1. What is your ultimate career goal? There is no guarantee that a nude scene will elevate your career, nor is there one that it will enhance it. You have to be selective in the projects you choose since there will be an exchange, and it’s up to you on who will be profiting from the deal. If your ultimate goal is to win an Oscar, then showing off your naked body in the 20th “American Pie” film will affect your goal. The roles you select will sculpt your public image over time, which will also play a big factor in future castings and your appeal to select demographics.

2. How much is shown and how is it presented? A static shot of an exposed body versus a love scene illicit different vibes and using your objective view—you’re better able to agree or disagree with the way you’ll be exposed. For instance, a renaissance period film having a love scene while playing corny pop music will completely negate the credibility and elegance of the film’s image. Remember, you want to win the bigger payoff in every decision you make; your body, brand, and talent is your meal ticket and your performance weighs heavily on the way it’s received by the audience. This leads me unto the next point….
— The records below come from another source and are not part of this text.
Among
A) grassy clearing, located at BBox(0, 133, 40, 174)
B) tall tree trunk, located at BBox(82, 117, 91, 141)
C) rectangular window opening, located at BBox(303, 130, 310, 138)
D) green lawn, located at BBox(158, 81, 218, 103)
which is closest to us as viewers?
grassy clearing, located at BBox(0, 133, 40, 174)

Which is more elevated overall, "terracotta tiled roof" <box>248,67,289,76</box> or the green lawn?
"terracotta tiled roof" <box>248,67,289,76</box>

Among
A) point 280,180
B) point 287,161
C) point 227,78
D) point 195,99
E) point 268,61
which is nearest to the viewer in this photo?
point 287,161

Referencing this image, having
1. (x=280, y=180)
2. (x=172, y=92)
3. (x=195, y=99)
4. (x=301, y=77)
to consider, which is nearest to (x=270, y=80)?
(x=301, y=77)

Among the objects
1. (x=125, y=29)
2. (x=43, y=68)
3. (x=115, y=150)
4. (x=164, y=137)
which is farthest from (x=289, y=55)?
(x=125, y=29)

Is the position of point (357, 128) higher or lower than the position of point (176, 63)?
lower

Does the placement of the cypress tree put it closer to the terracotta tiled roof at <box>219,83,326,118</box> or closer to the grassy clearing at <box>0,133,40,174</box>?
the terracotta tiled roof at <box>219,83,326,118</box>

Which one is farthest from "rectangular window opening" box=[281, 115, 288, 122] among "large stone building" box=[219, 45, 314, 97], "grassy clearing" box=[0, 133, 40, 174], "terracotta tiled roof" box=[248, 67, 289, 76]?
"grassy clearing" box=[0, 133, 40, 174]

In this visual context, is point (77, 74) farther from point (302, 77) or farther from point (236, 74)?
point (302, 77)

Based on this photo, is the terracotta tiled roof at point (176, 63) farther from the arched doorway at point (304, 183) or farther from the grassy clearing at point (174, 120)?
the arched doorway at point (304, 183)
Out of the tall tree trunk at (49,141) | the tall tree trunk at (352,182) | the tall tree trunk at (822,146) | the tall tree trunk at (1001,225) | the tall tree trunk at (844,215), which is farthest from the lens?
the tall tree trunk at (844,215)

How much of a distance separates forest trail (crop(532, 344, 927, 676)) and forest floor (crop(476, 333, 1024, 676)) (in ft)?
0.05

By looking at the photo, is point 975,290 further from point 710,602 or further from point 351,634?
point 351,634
3. Contracts on exposure. If you’re exposed, there will always be a naked digital version of you floating around, but to what extent? If the agreement you make is casual and not in writing, you will have a hard time combating any discrepancies in the agreed shots taken of you. Also, is this project independent or attached to a studio? How long are you required to promote the film, if outlined? Make sure you know your rights before you shed the clothing.

4. Getting a body double. Depending on your career level, your acting ability may entitle you to a body double. This option isn’t likely when you’ve just begun your career in acting, but it never hurts to try.

5. What’s your marketing plan? Referring back to my exchange analogy in the above points, executing a marketing campaign in conjunction with your first nude scene will add extra mileage to your goal. You need to evaluate all known projects in the near future that may be affected by your nudity. If your agent has notified you of a possible Disney audition and you get the role, bare in mind that your previous roles will affect future casting selections.

6. How will this be distributed? Understanding the path of distribution will assist you in your assessment of the value of the movie; for instance, knowing whether it’s set for domestic or international release or even straight to DVD will give you an idea of the value of your commitment. By having an idea of the length of time it may take before the film is distributed, you may be able to slyly take advantage of your younger image before transitioning into more adult roles.

There is nothing wrong with nudity, however, being wary of affects on your image, needs to be evaluated so you don’t regret your actions later on. Acting may be your passion, but keep in mind that you’re still your brand that is moldable by your choices. Any event or role can be spun in your favor, but it’s a lot easier to fall than it is to fly, so keep that in mind.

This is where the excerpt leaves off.